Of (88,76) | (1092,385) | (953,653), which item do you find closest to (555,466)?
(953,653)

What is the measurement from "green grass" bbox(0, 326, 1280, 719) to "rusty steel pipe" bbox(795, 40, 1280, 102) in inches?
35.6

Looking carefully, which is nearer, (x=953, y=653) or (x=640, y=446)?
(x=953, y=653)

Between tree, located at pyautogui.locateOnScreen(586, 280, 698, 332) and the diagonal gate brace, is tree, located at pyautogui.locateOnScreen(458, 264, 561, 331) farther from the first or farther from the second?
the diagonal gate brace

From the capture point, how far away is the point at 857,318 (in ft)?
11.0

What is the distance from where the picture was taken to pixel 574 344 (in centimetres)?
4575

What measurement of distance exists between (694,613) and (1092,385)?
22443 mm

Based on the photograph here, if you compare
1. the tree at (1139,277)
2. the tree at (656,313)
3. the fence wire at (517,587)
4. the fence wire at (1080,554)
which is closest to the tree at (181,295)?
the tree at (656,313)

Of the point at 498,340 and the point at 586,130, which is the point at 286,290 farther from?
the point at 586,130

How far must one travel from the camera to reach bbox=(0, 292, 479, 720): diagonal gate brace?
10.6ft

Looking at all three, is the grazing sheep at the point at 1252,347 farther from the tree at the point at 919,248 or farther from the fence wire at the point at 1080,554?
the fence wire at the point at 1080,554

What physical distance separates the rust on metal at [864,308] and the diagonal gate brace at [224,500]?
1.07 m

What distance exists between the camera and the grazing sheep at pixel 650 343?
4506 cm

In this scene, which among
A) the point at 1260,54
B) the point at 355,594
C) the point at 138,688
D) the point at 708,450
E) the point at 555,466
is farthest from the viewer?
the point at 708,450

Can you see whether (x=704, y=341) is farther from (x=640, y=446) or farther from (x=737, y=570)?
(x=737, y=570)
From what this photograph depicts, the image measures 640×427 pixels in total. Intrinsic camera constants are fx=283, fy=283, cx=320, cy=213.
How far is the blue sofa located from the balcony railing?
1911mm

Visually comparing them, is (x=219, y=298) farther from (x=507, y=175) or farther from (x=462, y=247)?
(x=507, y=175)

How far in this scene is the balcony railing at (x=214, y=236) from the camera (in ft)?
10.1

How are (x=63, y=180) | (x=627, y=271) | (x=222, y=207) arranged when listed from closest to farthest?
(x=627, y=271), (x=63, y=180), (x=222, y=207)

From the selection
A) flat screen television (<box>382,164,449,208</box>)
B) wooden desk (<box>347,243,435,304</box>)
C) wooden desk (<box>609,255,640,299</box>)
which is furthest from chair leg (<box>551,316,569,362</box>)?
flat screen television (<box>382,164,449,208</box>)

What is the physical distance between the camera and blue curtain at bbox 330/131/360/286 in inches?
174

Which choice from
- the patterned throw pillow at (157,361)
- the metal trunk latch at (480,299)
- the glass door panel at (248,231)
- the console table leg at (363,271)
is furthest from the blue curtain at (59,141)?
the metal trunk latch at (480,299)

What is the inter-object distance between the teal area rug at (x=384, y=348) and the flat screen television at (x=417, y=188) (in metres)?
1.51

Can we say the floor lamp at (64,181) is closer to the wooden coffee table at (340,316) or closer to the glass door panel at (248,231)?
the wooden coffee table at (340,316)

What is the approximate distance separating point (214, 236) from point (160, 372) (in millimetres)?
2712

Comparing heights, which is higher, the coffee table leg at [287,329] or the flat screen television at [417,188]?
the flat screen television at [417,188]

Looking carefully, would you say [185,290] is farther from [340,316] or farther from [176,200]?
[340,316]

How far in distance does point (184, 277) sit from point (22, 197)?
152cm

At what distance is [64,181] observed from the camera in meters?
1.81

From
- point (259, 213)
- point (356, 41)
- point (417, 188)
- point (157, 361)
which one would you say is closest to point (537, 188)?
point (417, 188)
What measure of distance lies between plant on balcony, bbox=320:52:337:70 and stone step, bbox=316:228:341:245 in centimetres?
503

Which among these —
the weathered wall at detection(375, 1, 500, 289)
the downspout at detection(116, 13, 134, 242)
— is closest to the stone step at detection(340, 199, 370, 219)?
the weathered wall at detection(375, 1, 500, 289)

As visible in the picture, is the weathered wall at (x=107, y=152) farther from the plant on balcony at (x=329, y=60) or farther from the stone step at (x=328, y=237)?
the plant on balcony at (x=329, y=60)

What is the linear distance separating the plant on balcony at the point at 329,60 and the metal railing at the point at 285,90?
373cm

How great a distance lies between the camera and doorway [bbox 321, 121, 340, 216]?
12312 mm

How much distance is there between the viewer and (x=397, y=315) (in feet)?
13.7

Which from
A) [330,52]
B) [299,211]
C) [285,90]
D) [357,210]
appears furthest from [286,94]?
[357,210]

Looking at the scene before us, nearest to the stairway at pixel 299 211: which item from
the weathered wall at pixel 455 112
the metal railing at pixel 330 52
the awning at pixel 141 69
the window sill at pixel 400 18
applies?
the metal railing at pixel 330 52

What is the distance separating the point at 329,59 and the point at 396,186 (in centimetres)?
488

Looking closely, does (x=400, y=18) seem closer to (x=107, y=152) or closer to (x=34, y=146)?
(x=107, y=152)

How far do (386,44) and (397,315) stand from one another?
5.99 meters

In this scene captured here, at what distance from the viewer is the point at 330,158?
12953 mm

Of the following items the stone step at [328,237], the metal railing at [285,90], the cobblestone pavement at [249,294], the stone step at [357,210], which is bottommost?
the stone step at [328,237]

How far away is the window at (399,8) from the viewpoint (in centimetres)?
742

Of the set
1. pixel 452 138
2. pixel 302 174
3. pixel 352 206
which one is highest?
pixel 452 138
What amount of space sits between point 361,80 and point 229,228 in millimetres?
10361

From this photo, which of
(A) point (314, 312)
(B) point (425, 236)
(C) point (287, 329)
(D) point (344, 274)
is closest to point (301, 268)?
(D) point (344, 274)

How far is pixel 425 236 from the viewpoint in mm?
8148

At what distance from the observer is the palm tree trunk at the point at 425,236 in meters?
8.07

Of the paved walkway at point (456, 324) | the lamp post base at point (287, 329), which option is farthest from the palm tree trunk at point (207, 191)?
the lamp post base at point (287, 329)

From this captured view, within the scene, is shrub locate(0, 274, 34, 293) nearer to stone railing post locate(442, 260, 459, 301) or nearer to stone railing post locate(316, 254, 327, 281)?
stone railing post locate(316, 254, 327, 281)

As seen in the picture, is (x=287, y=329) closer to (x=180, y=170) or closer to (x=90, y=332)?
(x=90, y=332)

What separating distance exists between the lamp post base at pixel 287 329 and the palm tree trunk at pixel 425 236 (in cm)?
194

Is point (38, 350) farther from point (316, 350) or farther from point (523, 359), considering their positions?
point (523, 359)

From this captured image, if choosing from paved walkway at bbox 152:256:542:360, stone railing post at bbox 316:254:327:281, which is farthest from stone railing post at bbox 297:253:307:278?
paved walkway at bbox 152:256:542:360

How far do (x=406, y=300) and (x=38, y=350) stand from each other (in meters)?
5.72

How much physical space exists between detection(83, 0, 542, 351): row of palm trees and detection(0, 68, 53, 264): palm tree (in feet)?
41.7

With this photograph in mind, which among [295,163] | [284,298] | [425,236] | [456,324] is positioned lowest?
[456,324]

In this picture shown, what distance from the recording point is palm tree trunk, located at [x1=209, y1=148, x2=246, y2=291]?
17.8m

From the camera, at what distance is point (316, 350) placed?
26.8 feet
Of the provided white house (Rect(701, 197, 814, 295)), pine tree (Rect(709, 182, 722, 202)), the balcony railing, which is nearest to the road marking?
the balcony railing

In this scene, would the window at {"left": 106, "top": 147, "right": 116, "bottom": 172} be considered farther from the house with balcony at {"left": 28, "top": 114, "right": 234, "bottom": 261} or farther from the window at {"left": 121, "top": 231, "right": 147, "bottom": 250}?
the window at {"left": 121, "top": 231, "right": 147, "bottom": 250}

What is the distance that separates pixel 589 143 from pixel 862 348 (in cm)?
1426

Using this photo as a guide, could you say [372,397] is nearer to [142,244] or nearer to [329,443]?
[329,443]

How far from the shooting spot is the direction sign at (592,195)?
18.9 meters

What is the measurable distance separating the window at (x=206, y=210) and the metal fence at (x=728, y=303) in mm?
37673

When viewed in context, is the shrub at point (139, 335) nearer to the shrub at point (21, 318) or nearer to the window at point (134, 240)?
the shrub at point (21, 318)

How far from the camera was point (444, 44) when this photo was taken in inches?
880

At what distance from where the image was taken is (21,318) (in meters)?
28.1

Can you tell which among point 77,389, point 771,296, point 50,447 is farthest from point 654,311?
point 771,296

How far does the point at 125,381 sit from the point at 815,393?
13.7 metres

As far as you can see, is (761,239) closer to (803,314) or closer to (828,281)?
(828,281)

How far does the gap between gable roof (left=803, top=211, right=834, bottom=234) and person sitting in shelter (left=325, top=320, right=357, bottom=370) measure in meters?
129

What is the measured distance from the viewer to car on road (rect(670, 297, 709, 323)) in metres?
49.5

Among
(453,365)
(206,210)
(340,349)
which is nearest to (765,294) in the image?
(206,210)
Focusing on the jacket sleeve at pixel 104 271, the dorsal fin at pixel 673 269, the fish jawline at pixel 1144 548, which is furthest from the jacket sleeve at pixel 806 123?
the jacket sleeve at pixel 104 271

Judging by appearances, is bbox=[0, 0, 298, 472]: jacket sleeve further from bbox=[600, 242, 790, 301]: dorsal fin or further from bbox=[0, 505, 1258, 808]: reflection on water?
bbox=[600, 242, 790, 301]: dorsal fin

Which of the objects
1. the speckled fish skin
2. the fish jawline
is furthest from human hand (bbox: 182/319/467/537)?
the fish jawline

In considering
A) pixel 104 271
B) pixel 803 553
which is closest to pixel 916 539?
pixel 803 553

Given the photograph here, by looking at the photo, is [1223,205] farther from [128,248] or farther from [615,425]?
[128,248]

════════════════

Please restate the records from the line containing "Given the photograph" through the end of the records, requests included, and move every coordinate in the answers by adding 48 to each number.

Given the photograph here, by looking at the photo, is [1223,205] farther from [128,248] or farther from [615,425]?
[176,296]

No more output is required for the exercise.